[Opening EXERCISE TEXT section]

From a marketing perspective, we wanted to address the 4 P’s (pricing, product, placement, & promotion) to fully understand the consumer. We recognized that the most popular income range for all 3 campaigns was 50-74K. This is a great insight to understand the consumers that are reacting positively to our campaigns. It will also allow us to implement a strategic pricing and promotion initiative in place.

Although that is great, we also have some missed opportunities in the other income ranges. This would be a chance for Regork to investigate why that may be and innovate solutions to address that in future campaigns.

Next, we also found that the higher the number of products offered, the higher the sales value for the campaign. This product variety seems to attract consumers and positively impact their buying habits.

Finally, we discovered that campaigns A & B were very successful using display locations 0 and 7. Grocery stores are very strategic in their product placement to increase sales. We wanted to be sensitive to this and understand how this influences campaign sales.

Implications on the Customer

Based on the findings listed above, our recommendations are to:

  1. Continue to target the 50-74K income range

  2. Increase the number of products per campaign (particularly C)

  3. Rotate the campaigns among display locations 0 and 7

This will not only drive already-profitable growth in the 50-74k income range, but also shift Campaign C’s low-quality strategy into the same, highly successful strategies as A and B.

[Closing EXERCISE TEXT section]
[Opening DATA LISTING section]

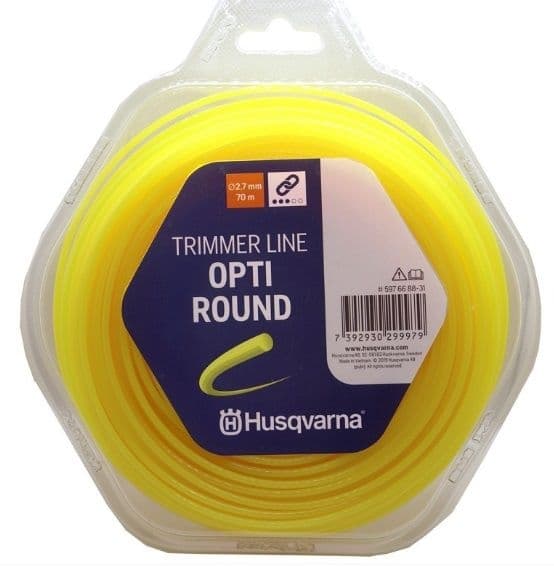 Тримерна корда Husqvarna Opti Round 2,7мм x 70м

[Closing DATA LISTING section]
[Opening DATA LISTING section]

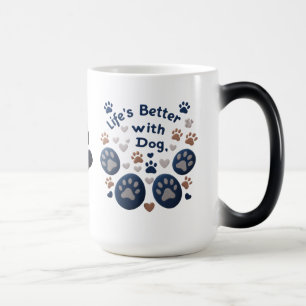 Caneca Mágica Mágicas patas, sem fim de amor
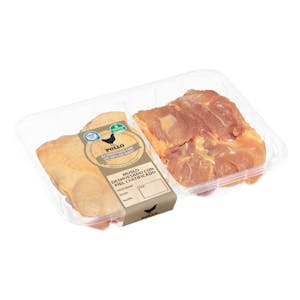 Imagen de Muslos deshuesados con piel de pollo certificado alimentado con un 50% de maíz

[Closing DATA LISTING section]
[Opening DATA LISTING section]

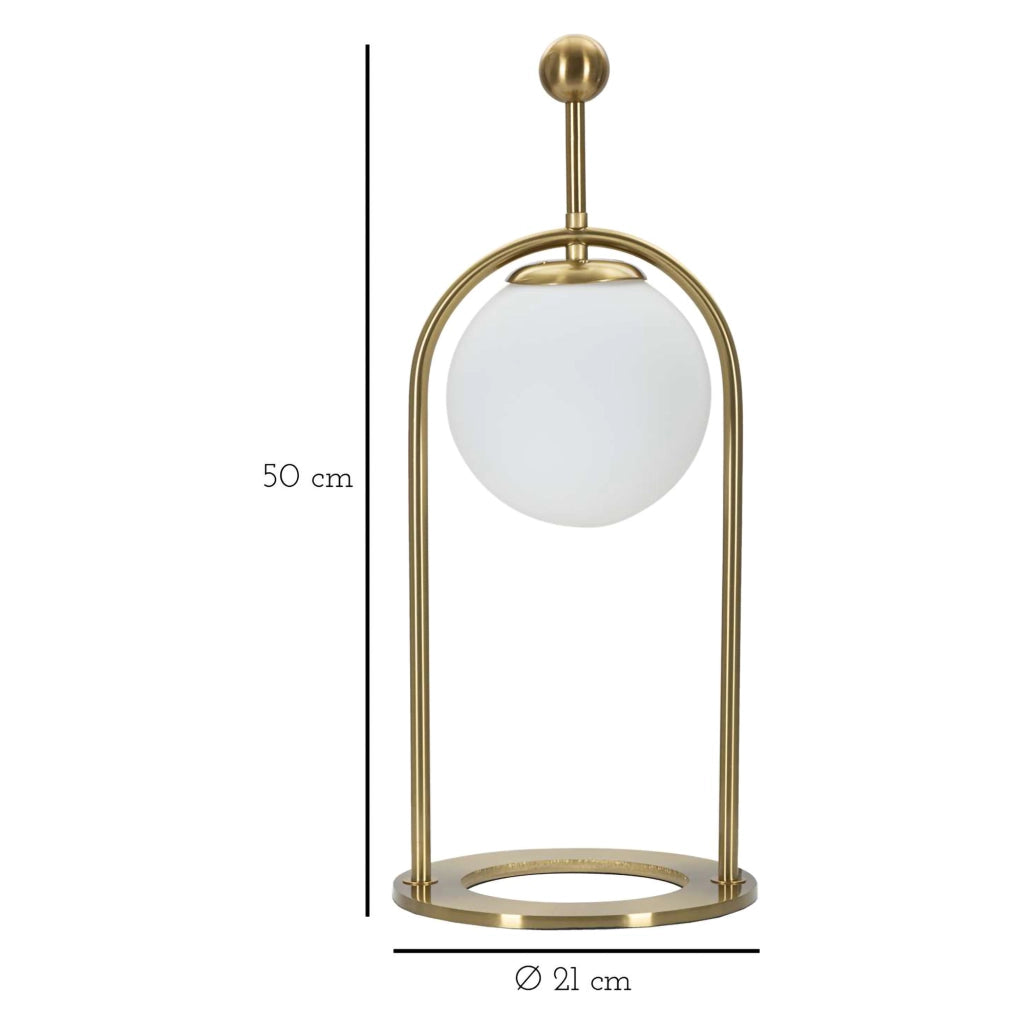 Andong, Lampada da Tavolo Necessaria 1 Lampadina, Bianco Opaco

[Closing DATA LISTING section]

* **EXERCISE TASKS**
1) According to the campaign analysis, why did the team want to understand how display locations influence campaign sales? Answer in one to three sentences.
2) Answer these questions from the campaign analysis, one answer per line:
(a) What was the most popular income range for all 3 campaigns?
(b) Which display locations did campaigns A and B use successfully?
(c) Which campaign is named as the particular target for more products per campaign?
3) Carry on the campaign analysis, picking up after its final sentence.
The listing plays no part in this exercise.

* **YOUR RESPONSES**
1) Grocery stores are very strategic about product placement to increase sales. The team wanted to be sensitive to this and learn how placement affects campaign sales.

2)
(a) 50-74K
(b) Display locations 0 and 7
(c) Campaign C

3)
Analysis Limitations

After conducting out analysis, we discovered 4 primary limitations; unknown locations, overlapping campaigns, campaign budget, and unknown product categories.

One of our recommendations was to rotate the campaigns between display locations 0 and 7. Although that is good in theory, this poses some potential road blocks. First, we do not have any information on these locations other than their designated number. This is crucial information especially in a grocery store setting. Is it an end cap? Is it refrigerated? How much space is available? All of these things would be necessary information to implement the recommendation.

Next, since we recommended rotating the campaigns this means no campaigns can overlap in timelines which could cause an issue. Another limitation is campaign budget. One of our recommendations was to add more products to Campaign C. However, more products require more capital which may not be available in the budget.

Lastly, the data set did not provide product categories. This information would’ve been instrumental in creating more specific and successful campaigns.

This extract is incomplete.